Pulsed Laser Modulated Shock Transition from Liquid Metal Nanoparticles to Mechanically and Thermally Robust Solid-Liquid Patterns.

In this work, a general mechanism is discovered to form liquid-metal-based, stable and stretchable conductive patterns on rigid and soft substrates. It is discovered that pulsed laser irradiation of liquid metal nanoparticles (LMNPs) with tunable conditions can induce transformation to stable and stretchable solid-liquid (S-L) dual phases on various surfaces. Formation of this unique solid-liquid composite phase is the key to change the wetting behavior of the conductive patterns on various substrates and enables mechanically stable patterns on various substrates. Pulsed-laser-driven thermo-mechanical shock momentum is important for rupture and joining of the LMNPs, providing much better control than the traditional mechanical sintering.
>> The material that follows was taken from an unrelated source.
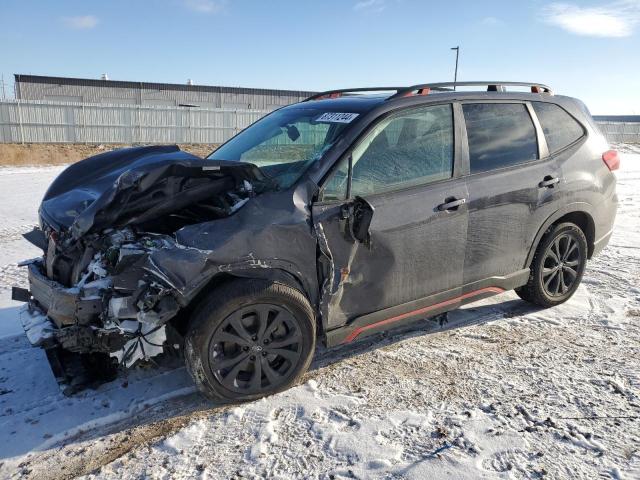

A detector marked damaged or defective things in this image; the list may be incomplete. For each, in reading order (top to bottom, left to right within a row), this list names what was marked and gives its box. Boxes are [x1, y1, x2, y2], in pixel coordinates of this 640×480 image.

damaged hood [39, 144, 270, 238]
shattered windshield [208, 106, 356, 188]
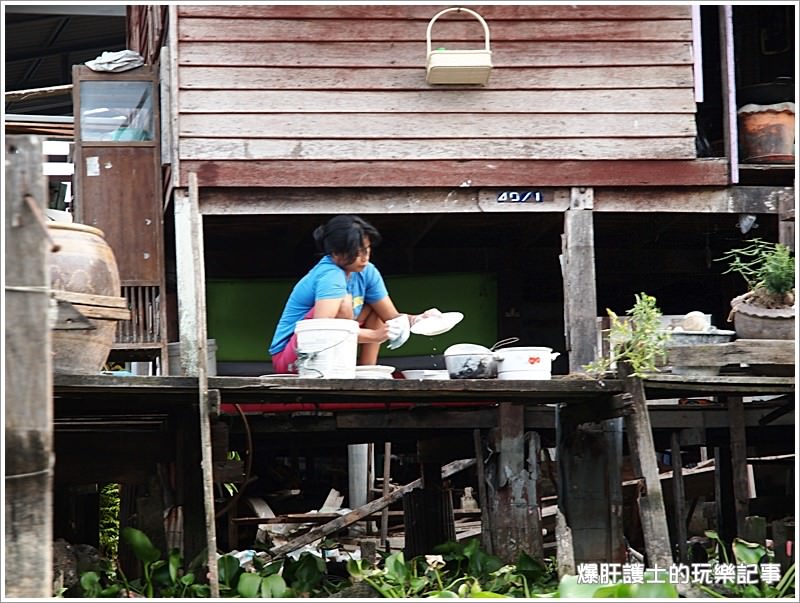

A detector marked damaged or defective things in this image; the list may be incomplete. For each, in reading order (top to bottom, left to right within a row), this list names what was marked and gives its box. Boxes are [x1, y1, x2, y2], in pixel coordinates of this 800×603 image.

broken wood plank [266, 458, 476, 560]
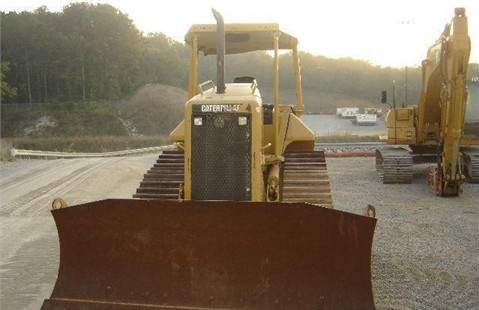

The solid nanophase forms a nanoporous matrix filled with and wetted by the LM, thereby providing a stabilization mechanism for the S-L composite patterned thin film. The mechanical and thermal reliability of the solid-liquid patterns is investigated. The S-L patterns can stretch up to 30% strain and cycle stably for 7000 cycles. It can be heated up to 177 degrees C with an input power of 0.58 W. The solid-liquid composite film provides great opportunity for various applications as a flexible conductor with unique mechanical and physics properties and further inspires design of LM devices for completely exposed applications.